PROVIDED DATA:
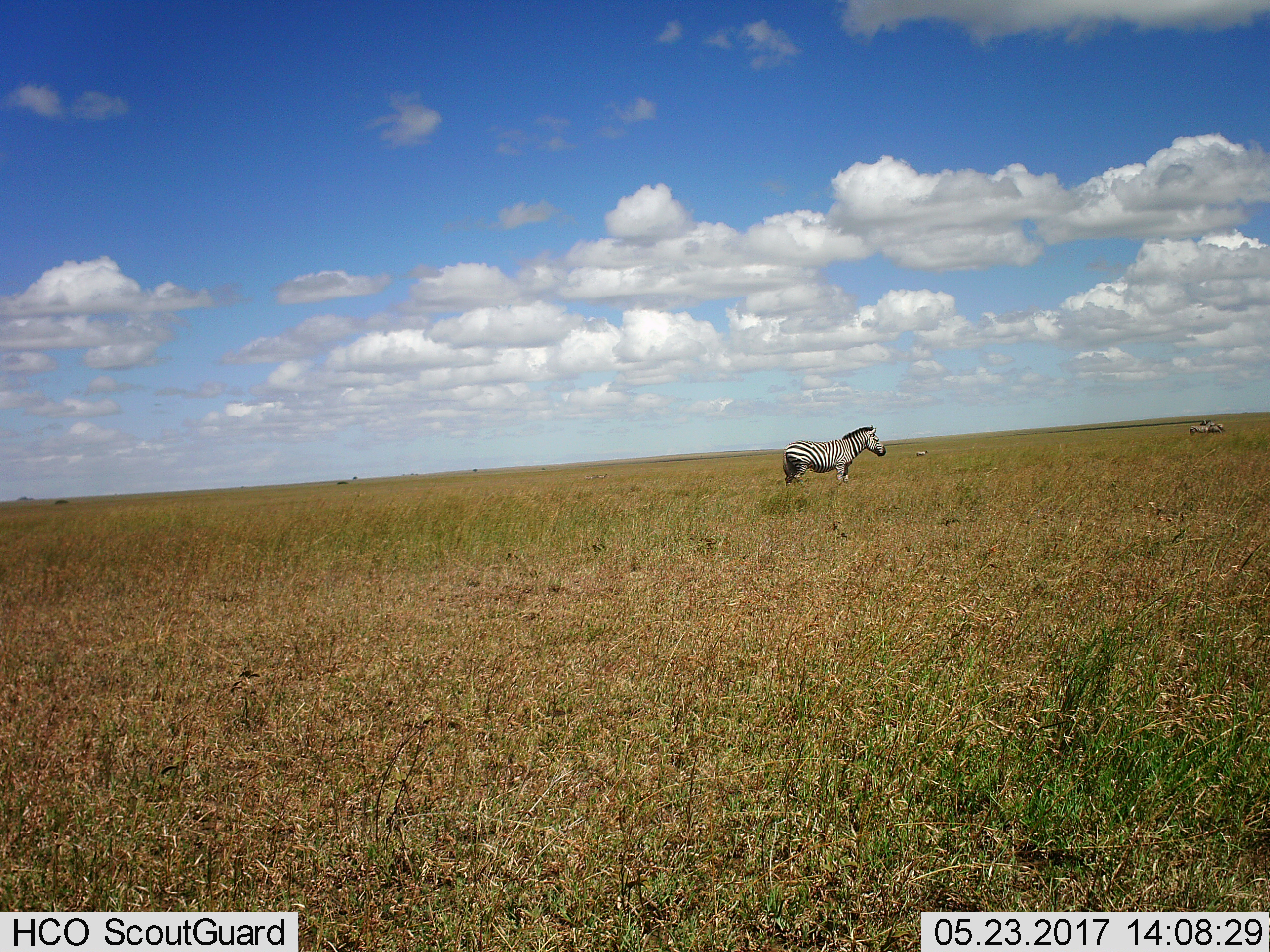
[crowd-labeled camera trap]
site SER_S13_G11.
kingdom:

--

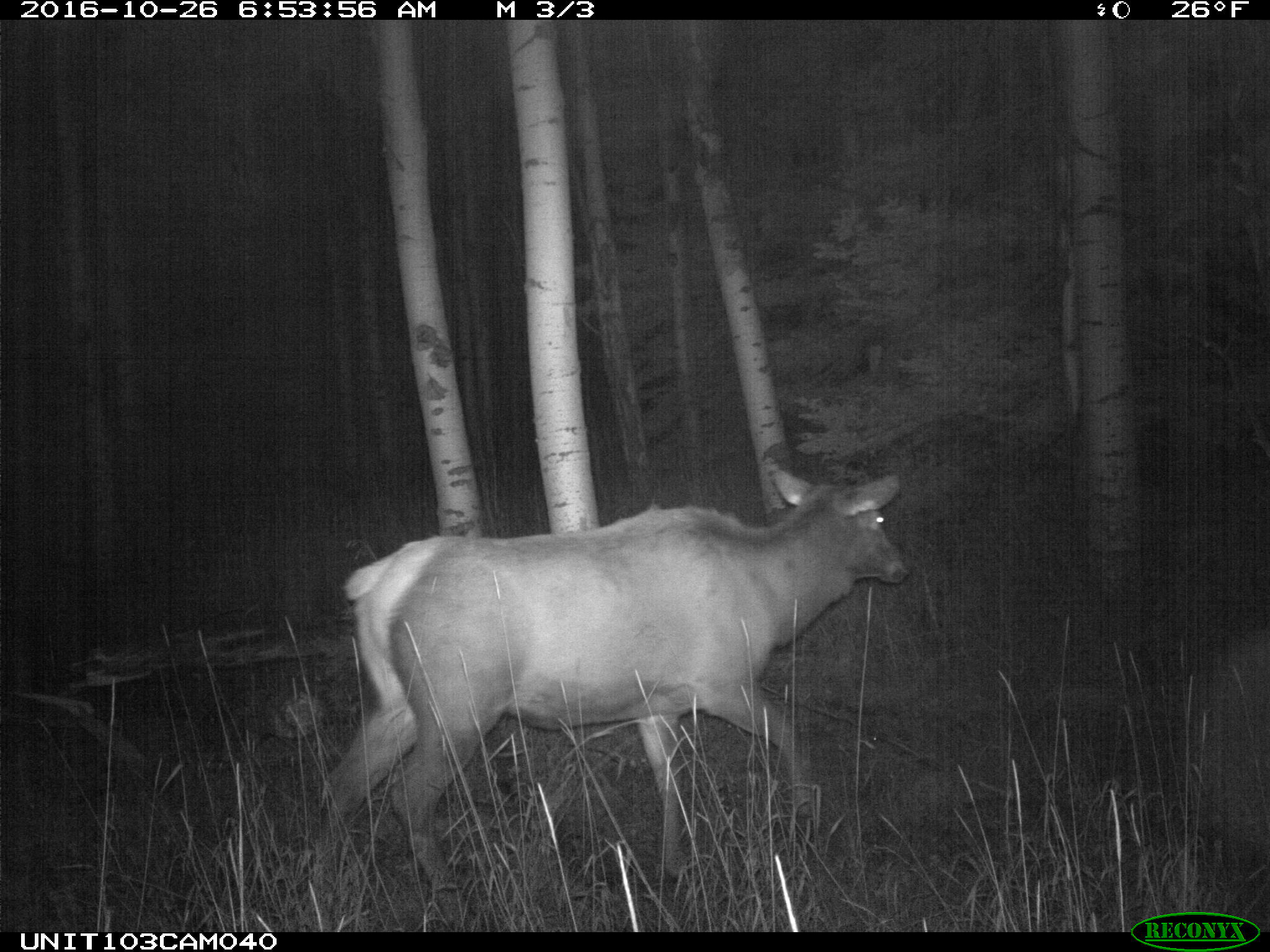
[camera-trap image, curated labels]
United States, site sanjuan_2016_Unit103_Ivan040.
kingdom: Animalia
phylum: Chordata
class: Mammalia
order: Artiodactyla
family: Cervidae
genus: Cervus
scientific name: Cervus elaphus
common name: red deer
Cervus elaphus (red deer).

YOUR OBJECTIVE: Look through the material and find each line that includes "camera", then copy it.

FINAL ANSWER:
[crowd-labeled camera trap]
[camera-trap image, curated labels]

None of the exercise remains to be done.